Additional Context & Framing

The Convergence Thesis: The talk frames AI and energy as mutually dependent:

  • AI for Energy: Applications that optimize complex energy systems (the "gamechanged" use case for developing nations)
  • Energy for AI: Meeting AI's growing computational power demands (primarily a developed-nation concern)

Global South Perspective: Emphasis that transformation must be inclusive, deployed where demand rises fastest (developing nations), not only in advanced markets.
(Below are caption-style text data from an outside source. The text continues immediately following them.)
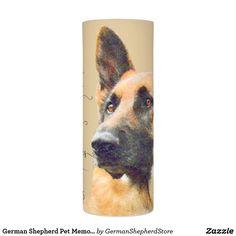 German Shepherd Pet Memorial and Remeberance Flameless Candle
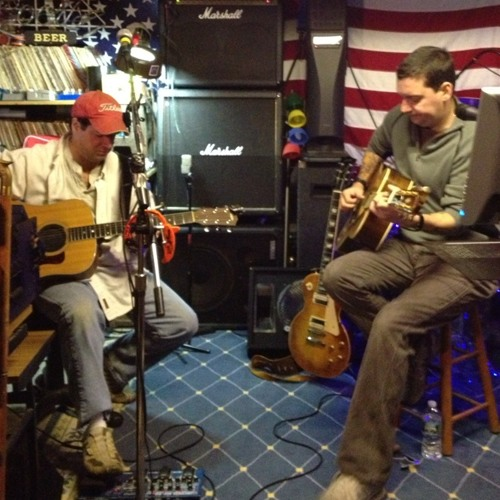 TB Blues (Jimmy Rodgers) by Travis Moody and Bill Kopf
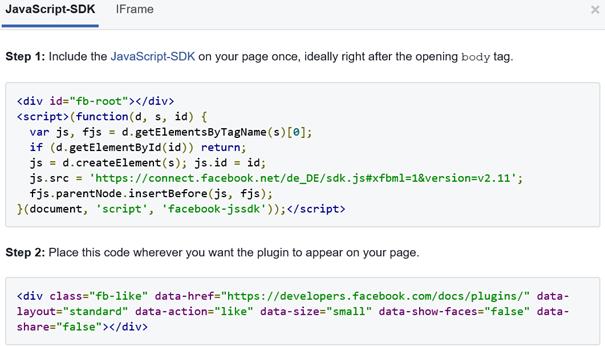 """Facebook 2 Code Blöcke für den ausgewählten """"Gefällt mir"""" Button"""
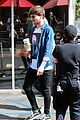 louis tomlinson starbucks friend beverly hills 28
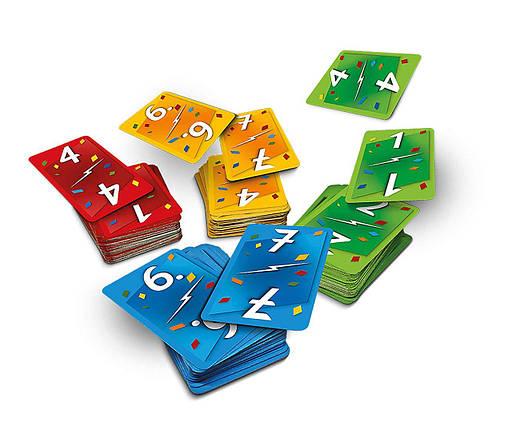Настольная игра Ligretto: Green Set, фото 2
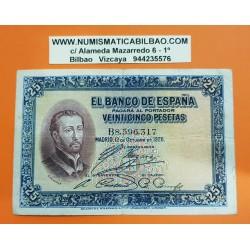 ESPAÑA 25 PESETAS 1926 SAN FRANCISCO JAVIER Serie B 8596317 Pick 71 BILLETE MBC- @RARO@ Spain banknote
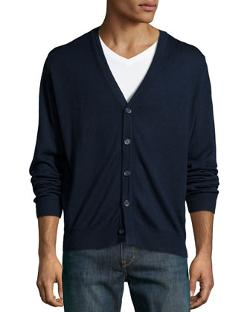 Neiman Marcus -  V-Neck Wool-Blend Cardigan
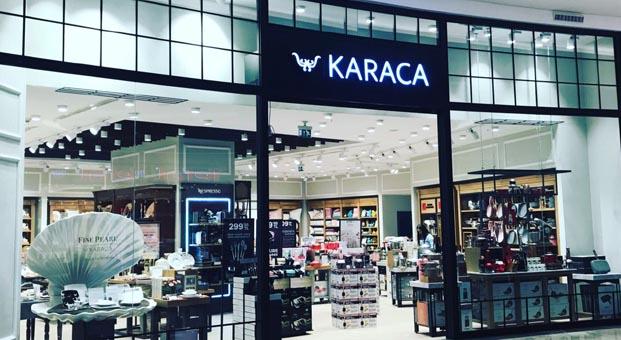 Karaca'dan iki yeni mağaza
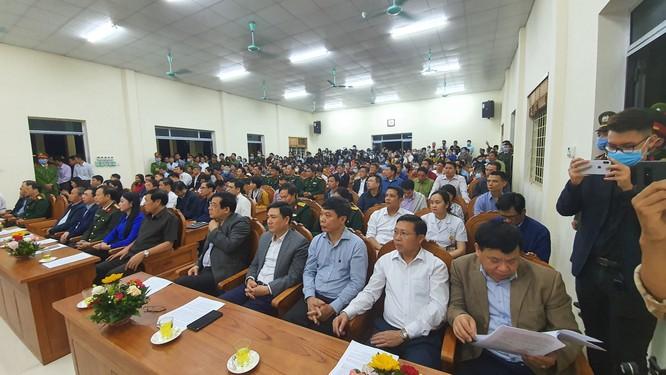 Thứ trưởng Đỗ Xuân Tuyên: Sơn Lôi hết thời gian cách ly mới chỉ là thành công bước đầu trong phòng, chống dịch COVID-19 ảnh 1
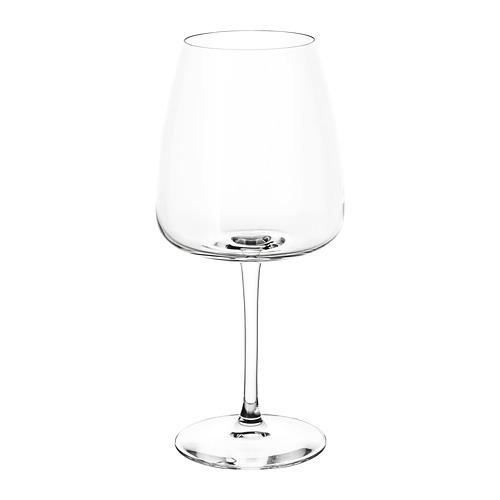 DYRGRIP 紅酒杯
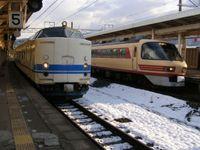Hokuriku2009_04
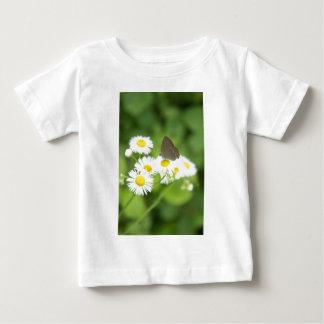 Butterfly on flower t-shirt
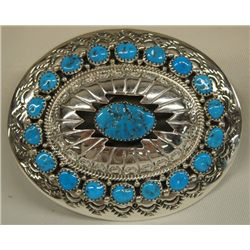 Navajo Sterling Silver Turquoise Buckle by Muskett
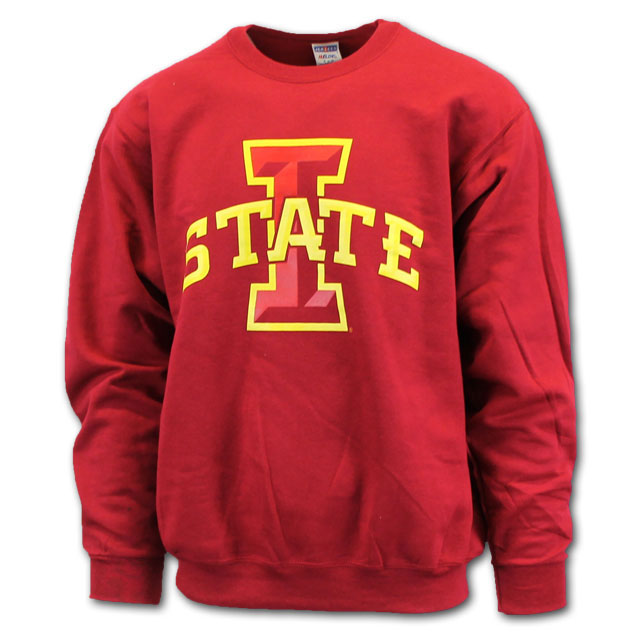 Image For Cy's Deals I-State Crew Neck Sweatshirt (Cardinal)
This underpins ISA's mandate as a Global South-anchored body.

Citizen-Centric Design Principle: Repeated framing of consumers as active agents ("prosumers," "participants," "entrepreneurs"), not passive bill-payers. This is both an equity and resilience argument—distributed participation improves system robustness and creates livelihood opportunities.

Risks of Concentration: Dr. Berdier's warnings about tech monopolies mirror critiques of big tech's dominance in digital platforms. Open standards and regulation are positioned as essential safeguards against similar outcomes in energy AI.